経済界への配慮はそればかりではない。今回の改正案には、談合を自発的に申告した場合、課徴金を減免する「課徴金減免制度」の導入が初めて盛り込まれている。当初は先着2社にしていた減免対象を3社に増やし、最初に申告した会社は課徴金を免除、2社目は50%、3社目は30%の減額とすることにした。また、課徴金を課す算定期間の上限も、当初の4年が現行の3年に据え置かれ、実質的な減額を図った。さらに、公取委は審判手続きのあり方や課徴金と刑事罰の関係を見直すため、改正法の施行後2年かけて結論を出すことになった。
いっぽう経済界のなかでも、「自由競争のルールを犯した企業に厳しい罰則を与えるために、課徴金を引き上げるのは妥当だ」(北条恪太郎代表幹事)と公取委に賛成していた経済同友会は、調整が最終決着したことについて、「談合やカルテルを前提にしないと経営が成り立たないというのでは、非効率な企業経営が温存されている証拠だ」と現状を批判した。

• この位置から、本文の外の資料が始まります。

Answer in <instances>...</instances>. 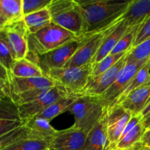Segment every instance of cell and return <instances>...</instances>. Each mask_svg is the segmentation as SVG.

公取委は10月5日、鋼鉄を使用した橋梁工事の受注をめぐり、談合を繰り返していた容疑(独禁法違反の不当な取引制限)で、新日本製鉄や三菱重工業など約40社の立ち入り検査に踏み切った。橋梁工事は年間約4000億円の巨大市場。公共事業が縮小するなかで、はからずも日本の重工業を支える鉄鋼、造船の大企業が容疑の対象になったということは、彼らの談合によって入札の高値を維持し、共存共栄が図られていたことになる。
27年前の独禁法改正案は、経済界に加えて自民党の抵抗もあり、成立まで2年8カ月を要したいきさつがある。今回は事前の調整で経済界の意向が反映されたことから、臨時国会での成立は間違いないとみられている。しかし、談合に象徴される日本の排他的な取引慣行の撤廃を迫る米国の圧力もあり、公取委が将来に改めて改正案を提出することもありそうだ。